SALT LAKE CITY — Animal rights activists have decided the Utah State Fair isn't the place to screen a graphic documentary depicting cruelty in slaughterhouses, a change in the way the group approached other fairs across the nation.
Members of People for the Ethical Treatment of Animals have set up booths at several state fairs this year, and their attempts to show the video "Glass Walls," narrated by Paul McCartney, led to temporary expulsion from the Iowa State Fair and a lawsuit against the Kansas State Fair.
Objections in Iowa stemmed from complaints of vulgar language in the film. The group was allowed to return and continue screening the movie, language and all, if they agreed to keep the subtitles off.
PETA challenged the Kansas State Fair's stipulation that the film be kept behind a screen, visible only to those who elected to watch. A U.S. District Court judge on Tuesday denied appeals from PETA and the American Civil Liberties Union that the fair's restrictions violated free speech.
PETA supporter Matt Bruce said the organization decided to nix plans for showing the film in order to better engage the Utah audience in conversation. Bruce is a Salt Lake native who moved to Los Angeles in order to work with PETA. He has been manning the Utah State Fair booth since gates opened Thursday.

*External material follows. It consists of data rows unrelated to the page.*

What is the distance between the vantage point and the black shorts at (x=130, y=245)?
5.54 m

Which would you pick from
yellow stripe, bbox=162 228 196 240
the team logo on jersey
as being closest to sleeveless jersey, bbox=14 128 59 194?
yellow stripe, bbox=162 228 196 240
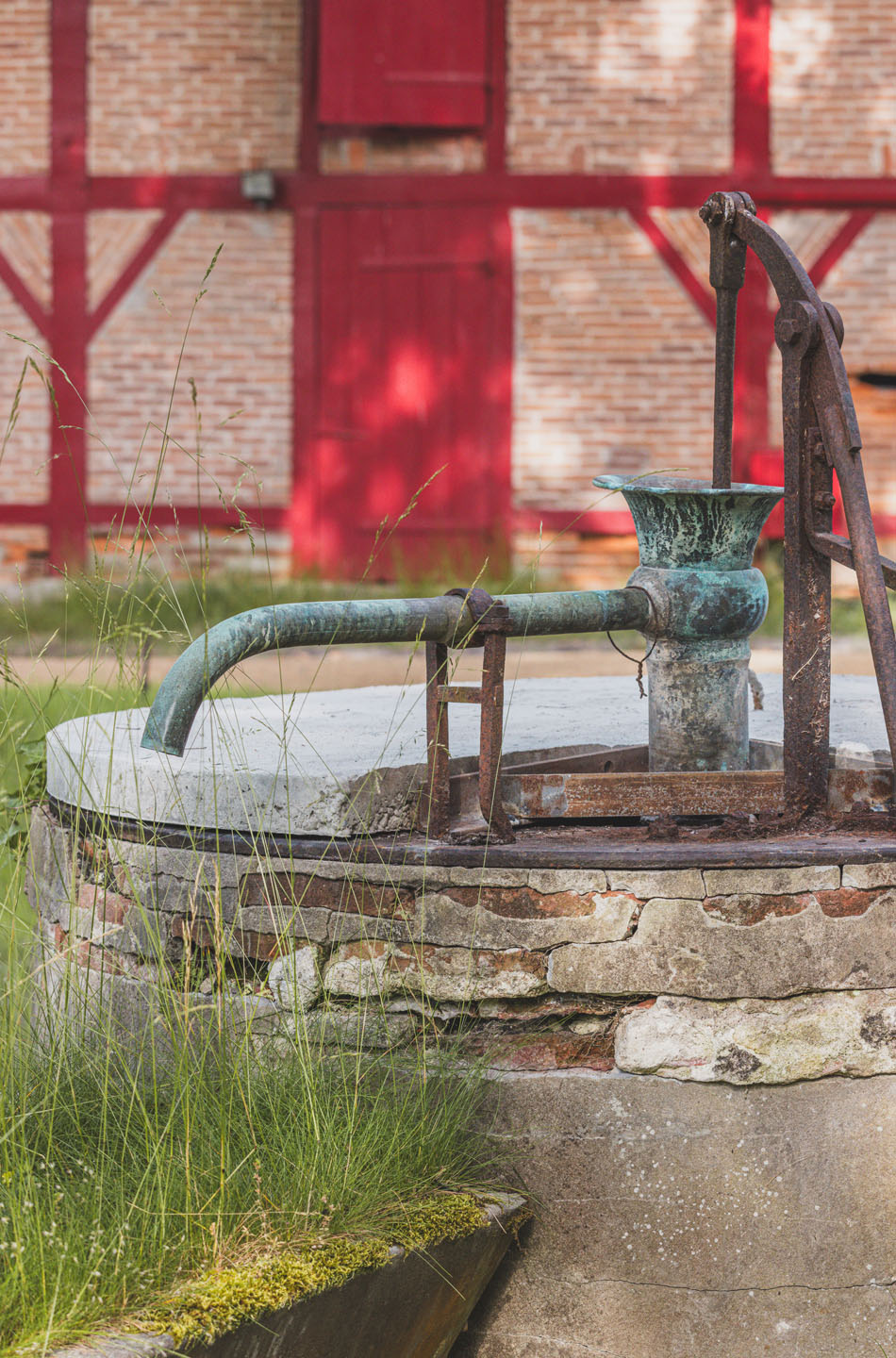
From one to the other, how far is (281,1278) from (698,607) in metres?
1.41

"We were planning on showing the video at all the fairs, but we decided to change things up a bit and focus on one-on-one conversations here," he said.
Bruce was with the group at the Iowa State Fair. He said that while the two approaches are different, they both are meant to initiate conversations about cruelty to animals.

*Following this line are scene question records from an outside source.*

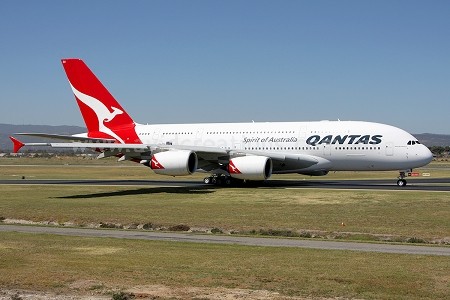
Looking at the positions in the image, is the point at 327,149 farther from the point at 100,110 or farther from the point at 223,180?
the point at 100,110

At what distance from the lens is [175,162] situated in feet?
148

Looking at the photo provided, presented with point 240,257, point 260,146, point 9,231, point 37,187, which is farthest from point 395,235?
point 37,187

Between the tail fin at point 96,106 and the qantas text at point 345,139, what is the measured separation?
16599 mm

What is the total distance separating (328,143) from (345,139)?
4.37 feet

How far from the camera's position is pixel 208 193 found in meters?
43.7

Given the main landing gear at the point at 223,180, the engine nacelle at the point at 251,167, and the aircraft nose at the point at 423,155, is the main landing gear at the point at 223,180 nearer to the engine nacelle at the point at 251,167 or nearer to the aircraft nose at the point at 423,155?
the engine nacelle at the point at 251,167

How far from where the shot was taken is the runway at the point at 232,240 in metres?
21.7

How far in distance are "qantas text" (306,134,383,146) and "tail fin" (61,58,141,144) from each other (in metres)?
16.6

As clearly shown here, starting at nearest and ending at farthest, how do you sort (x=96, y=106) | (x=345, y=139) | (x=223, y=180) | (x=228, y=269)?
(x=228, y=269) → (x=345, y=139) → (x=223, y=180) → (x=96, y=106)

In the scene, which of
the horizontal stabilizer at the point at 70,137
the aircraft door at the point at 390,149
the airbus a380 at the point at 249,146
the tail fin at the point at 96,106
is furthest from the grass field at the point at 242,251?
the tail fin at the point at 96,106

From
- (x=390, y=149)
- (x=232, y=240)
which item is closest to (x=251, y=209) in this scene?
(x=232, y=240)

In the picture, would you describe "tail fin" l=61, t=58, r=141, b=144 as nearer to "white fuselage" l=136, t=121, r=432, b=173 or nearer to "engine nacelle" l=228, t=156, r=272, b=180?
"white fuselage" l=136, t=121, r=432, b=173

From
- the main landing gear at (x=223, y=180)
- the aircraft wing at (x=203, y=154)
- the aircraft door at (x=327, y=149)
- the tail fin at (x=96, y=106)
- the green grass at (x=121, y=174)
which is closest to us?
the aircraft wing at (x=203, y=154)

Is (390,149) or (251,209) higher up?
(390,149)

The group accepted the terms laid out by Utah State Fair officials, which stipulated that the graphic film not be shown. PETA didn't challenge the contract, and instead has free DVDs at its booth to distribute to any fairgoers who would like to watch it at home.

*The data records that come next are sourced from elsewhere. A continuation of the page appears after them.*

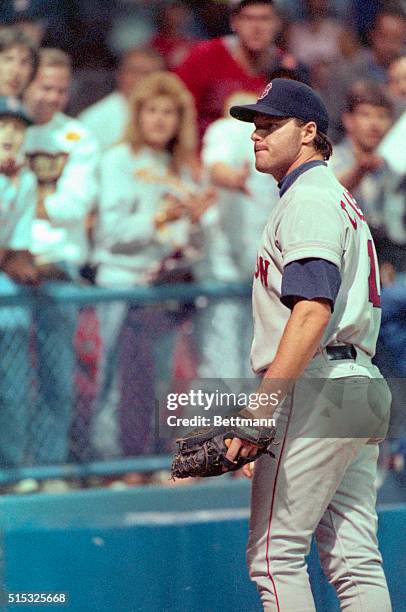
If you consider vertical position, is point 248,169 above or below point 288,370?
above

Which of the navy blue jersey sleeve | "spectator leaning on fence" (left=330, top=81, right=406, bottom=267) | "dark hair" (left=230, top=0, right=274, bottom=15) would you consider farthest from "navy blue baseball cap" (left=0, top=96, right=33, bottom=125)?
the navy blue jersey sleeve

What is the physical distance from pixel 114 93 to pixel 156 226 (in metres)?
0.78

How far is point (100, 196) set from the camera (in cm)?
550

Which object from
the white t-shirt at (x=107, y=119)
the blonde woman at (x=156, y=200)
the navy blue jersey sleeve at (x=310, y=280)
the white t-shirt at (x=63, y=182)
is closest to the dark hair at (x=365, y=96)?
the blonde woman at (x=156, y=200)

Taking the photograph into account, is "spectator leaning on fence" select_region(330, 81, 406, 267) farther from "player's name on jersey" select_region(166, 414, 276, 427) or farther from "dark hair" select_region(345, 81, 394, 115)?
"player's name on jersey" select_region(166, 414, 276, 427)

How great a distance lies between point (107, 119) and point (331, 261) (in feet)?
9.82

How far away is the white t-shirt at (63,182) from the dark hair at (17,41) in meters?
0.30

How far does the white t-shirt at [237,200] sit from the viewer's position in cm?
561

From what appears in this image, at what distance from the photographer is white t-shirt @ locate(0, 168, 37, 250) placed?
5199mm

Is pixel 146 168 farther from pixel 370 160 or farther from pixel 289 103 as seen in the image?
pixel 289 103

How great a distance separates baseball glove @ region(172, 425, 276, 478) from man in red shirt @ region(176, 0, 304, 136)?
9.71 ft

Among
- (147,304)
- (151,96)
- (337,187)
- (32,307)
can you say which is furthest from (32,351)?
(337,187)

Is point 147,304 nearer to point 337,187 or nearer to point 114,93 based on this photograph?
point 114,93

"PETA has been coming to Utah for years," Bruce said. "We always found that actually reaching out to people and talking to them was a much more effective way than being in their face."
Fair executive director Clark Caras said he welcomed PETA's decision not to screen the film and to accept the fair's contract. Caras said there have been no conflicts between PETA and the fair.
Caras, who counts raising animals for the 4H and FFA programs as a defining part of his youth, said agriculture will always be part of the Utah State Fair.
"It's about food and fun and agriculture," he said. "You can't have a fair without having agriculture."
More than 550 youth in 4H and FFA will bring market lambs, goats, hogs and steers to the fair this year. Animals are shown by the participants and later auctioned in bidding at prices elevated to provide money for the youth participating in the programs.
PETA opposes all animal consumption, Bruce said, including animals raised on family farms.
"We're asking people to think about animals the next time they eat, and to make the compassionate choice to leave them off their plate," he said.
Mark and Susan Watson of Roy said they attend the Utah State Fair every year. The couple took a moment to visit with Bruce at the PETA booth and accepted a DVD.
Susan Watson said she was surprised at PETA's presence at the fair, but didn't object. She said she was glad the film wasn't being played in public.
"I don't think they should show it at the state fair with the kids, but I think it's good they want to show both sides," she said.